╭─ DATASET CONTENT

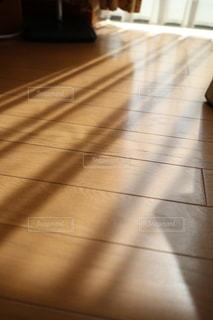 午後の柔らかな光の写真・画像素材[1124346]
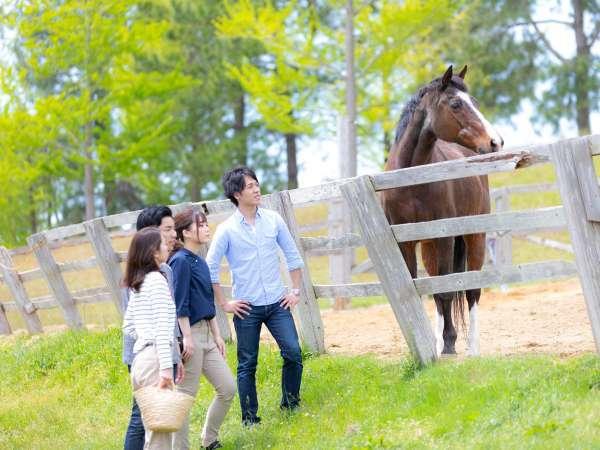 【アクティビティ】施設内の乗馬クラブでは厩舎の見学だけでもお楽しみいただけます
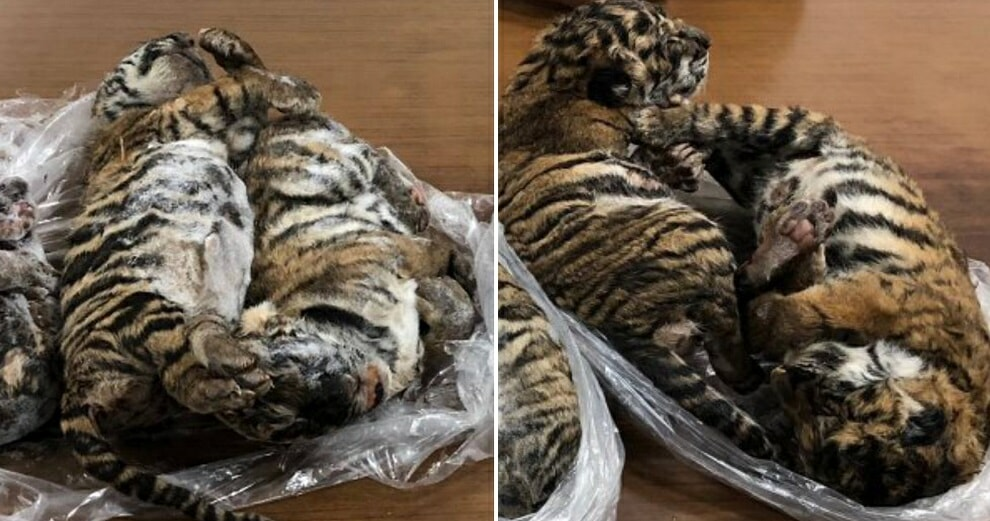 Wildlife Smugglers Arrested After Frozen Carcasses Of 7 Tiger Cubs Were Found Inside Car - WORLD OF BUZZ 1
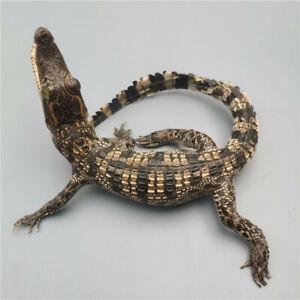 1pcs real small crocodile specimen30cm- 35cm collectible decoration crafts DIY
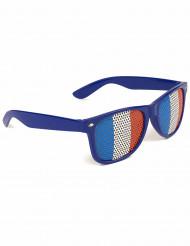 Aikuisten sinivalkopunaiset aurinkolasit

╰─
╭─ DATASET CONTENT

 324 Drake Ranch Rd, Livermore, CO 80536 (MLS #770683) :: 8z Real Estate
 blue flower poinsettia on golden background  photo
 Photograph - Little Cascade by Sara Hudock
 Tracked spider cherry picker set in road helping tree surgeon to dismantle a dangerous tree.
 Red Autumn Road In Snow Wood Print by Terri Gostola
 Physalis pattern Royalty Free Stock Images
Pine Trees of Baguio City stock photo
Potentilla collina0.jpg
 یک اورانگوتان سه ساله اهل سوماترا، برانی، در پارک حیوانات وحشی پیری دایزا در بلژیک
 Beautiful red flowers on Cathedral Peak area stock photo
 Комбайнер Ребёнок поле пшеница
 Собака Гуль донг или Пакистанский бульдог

╰─

HOW TO COMPLETE THIS TASK: Nothing but the lines above, starting at the line that contains "午後の柔らかな光の写真・画像素材[1124346]" and ending at the line that contains "Aikuisten sinivalkopunaiset aurinkolasit", should be given again, exactly and without the pictures.

OUTPUT OF THE TASK:
 午後の柔らかな光の写真・画像素材[1124346]
 【アクティビティ】施設内の乗馬クラブでは厩舎の見学だけでもお楽しみいただけます
 Wildlife Smugglers Arrested After Frozen Carcasses Of 7 Tiger Cubs Were Found Inside Car - WORLD OF BUZZ 1
 1pcs real small crocodile specimen30cm- 35cm collectible decoration crafts DIY
 Aikuisten sinivalkopunaiset aurinkolasit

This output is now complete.